═══ DATA SUPPLIED

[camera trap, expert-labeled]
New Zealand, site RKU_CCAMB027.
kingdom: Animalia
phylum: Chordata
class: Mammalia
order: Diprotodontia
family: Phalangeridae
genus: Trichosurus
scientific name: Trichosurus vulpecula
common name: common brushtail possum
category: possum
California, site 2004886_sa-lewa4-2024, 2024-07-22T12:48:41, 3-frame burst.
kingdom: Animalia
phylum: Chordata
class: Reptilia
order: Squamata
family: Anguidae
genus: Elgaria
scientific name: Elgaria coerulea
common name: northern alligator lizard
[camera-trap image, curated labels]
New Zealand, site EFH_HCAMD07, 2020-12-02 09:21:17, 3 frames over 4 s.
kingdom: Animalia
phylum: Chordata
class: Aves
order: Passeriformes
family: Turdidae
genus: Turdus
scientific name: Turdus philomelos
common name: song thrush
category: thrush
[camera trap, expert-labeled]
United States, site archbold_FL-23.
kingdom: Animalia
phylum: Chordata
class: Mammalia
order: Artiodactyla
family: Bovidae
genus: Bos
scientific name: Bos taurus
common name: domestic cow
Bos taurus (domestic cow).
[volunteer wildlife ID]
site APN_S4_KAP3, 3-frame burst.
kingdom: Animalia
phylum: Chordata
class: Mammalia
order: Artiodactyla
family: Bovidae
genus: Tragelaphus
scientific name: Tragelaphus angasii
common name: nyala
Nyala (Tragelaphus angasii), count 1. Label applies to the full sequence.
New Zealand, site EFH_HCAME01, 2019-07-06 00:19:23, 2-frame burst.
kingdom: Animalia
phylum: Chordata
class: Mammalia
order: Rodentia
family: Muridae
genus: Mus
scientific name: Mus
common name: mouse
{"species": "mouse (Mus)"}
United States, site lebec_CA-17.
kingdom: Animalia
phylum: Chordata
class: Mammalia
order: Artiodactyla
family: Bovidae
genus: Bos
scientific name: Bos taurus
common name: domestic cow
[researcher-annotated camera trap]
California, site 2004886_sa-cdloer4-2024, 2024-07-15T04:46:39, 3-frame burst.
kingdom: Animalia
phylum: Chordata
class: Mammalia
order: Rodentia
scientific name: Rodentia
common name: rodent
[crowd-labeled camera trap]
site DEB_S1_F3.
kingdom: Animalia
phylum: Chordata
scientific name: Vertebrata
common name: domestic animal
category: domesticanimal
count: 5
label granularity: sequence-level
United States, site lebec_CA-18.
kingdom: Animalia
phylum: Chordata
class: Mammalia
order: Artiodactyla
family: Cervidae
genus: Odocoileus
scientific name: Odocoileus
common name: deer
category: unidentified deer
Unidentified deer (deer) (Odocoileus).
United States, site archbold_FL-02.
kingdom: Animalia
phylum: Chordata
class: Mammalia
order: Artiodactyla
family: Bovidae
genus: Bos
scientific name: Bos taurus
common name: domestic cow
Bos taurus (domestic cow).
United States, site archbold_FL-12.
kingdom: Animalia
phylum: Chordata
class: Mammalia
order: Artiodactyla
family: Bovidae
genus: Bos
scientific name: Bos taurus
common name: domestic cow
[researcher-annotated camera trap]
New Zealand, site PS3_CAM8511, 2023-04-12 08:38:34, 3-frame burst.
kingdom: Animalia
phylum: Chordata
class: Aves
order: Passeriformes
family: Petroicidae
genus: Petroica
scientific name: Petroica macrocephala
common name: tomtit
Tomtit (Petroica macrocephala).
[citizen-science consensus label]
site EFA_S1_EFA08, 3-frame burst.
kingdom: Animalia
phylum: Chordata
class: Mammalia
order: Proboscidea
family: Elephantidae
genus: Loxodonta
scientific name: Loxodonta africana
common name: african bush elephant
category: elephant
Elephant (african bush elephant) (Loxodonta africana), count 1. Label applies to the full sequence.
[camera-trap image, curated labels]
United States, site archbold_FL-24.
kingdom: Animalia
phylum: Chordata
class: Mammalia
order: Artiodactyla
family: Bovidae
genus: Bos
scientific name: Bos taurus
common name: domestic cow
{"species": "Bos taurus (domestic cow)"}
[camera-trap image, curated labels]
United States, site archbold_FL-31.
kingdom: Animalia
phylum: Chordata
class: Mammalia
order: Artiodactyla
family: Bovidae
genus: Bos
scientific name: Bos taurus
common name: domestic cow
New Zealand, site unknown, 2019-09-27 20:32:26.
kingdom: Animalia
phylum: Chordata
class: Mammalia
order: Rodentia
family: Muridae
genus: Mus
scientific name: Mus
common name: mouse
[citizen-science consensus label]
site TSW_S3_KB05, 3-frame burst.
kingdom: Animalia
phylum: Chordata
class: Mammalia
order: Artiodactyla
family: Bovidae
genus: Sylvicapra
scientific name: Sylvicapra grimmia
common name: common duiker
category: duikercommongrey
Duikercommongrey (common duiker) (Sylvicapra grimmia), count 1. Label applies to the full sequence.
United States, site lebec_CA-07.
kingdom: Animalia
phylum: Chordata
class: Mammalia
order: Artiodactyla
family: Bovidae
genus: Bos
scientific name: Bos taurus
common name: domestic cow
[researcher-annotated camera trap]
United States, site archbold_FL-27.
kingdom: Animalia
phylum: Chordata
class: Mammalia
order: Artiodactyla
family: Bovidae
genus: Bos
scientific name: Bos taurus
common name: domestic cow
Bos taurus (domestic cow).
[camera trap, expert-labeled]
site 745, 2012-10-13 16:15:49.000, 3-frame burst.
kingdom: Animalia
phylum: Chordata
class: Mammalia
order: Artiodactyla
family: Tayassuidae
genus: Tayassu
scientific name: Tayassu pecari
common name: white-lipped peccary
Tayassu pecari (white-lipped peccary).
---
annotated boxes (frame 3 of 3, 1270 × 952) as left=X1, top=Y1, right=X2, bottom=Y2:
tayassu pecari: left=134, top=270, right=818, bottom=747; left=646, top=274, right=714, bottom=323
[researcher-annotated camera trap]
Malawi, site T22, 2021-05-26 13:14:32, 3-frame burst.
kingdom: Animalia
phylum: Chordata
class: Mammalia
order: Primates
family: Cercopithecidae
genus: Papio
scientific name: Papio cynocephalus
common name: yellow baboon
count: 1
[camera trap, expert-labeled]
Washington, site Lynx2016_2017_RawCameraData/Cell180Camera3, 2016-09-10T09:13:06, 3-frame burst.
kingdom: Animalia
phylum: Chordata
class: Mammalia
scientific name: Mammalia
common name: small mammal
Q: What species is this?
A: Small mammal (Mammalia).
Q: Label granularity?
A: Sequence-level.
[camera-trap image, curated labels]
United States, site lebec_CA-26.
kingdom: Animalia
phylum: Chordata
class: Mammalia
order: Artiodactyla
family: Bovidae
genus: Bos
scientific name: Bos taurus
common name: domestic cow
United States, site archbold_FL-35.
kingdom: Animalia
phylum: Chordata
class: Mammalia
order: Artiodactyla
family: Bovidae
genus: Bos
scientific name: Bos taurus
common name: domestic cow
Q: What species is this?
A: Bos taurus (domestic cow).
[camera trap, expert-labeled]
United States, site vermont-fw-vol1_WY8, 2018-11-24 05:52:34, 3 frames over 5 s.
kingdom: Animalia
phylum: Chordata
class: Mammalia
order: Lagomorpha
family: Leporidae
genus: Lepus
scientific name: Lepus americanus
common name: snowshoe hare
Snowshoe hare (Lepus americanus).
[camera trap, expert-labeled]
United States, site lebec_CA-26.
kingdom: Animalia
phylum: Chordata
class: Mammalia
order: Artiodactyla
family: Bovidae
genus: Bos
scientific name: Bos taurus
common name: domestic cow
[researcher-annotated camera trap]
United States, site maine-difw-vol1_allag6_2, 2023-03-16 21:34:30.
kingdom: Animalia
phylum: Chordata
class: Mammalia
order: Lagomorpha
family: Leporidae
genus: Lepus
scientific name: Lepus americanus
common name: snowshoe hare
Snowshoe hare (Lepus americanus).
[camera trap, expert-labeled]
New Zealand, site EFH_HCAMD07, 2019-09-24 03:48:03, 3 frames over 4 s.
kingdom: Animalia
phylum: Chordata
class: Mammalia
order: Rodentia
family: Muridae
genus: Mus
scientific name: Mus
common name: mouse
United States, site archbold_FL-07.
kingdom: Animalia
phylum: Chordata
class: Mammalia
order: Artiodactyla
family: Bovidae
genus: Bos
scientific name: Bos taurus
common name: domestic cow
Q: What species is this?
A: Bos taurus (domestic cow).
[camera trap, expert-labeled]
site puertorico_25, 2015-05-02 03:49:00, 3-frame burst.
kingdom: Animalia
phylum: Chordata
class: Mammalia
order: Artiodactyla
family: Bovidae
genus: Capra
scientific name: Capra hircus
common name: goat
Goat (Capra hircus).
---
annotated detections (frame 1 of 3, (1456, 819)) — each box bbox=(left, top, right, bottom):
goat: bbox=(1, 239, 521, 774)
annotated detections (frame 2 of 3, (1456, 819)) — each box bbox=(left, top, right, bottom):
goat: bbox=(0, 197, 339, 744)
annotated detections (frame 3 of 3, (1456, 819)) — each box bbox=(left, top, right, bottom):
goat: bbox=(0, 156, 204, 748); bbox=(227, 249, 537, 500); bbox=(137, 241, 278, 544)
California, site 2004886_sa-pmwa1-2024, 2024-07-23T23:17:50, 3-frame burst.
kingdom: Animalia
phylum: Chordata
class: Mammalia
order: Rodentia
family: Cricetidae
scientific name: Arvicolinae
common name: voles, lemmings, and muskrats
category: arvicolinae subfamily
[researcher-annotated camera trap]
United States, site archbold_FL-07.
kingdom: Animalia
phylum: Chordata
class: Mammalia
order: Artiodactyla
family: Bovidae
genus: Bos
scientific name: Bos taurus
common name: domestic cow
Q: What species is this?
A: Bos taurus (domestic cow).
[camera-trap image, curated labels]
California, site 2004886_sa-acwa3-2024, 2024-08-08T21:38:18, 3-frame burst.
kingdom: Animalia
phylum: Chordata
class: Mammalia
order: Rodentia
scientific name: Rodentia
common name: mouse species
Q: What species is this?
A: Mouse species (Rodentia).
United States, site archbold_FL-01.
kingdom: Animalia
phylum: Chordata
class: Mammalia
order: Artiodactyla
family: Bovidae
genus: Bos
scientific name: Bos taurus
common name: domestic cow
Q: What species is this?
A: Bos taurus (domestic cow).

══════

**TASK TO CARRY OUT**
Filter the records above for the string "over" and copy each matching line.

**ANSWER TO THE PROBLEM**
New Zealand, site EFH_HCAMD07, 2020-12-02 09:21:17, 3 frames over 4 s.
United States, site vermont-fw-vol1_WY8, 2018-11-24 05:52:34, 3 frames over 5 s.
New Zealand, site EFH_HCAMD07, 2019-09-24 03:48:03, 3 frames over 4 s.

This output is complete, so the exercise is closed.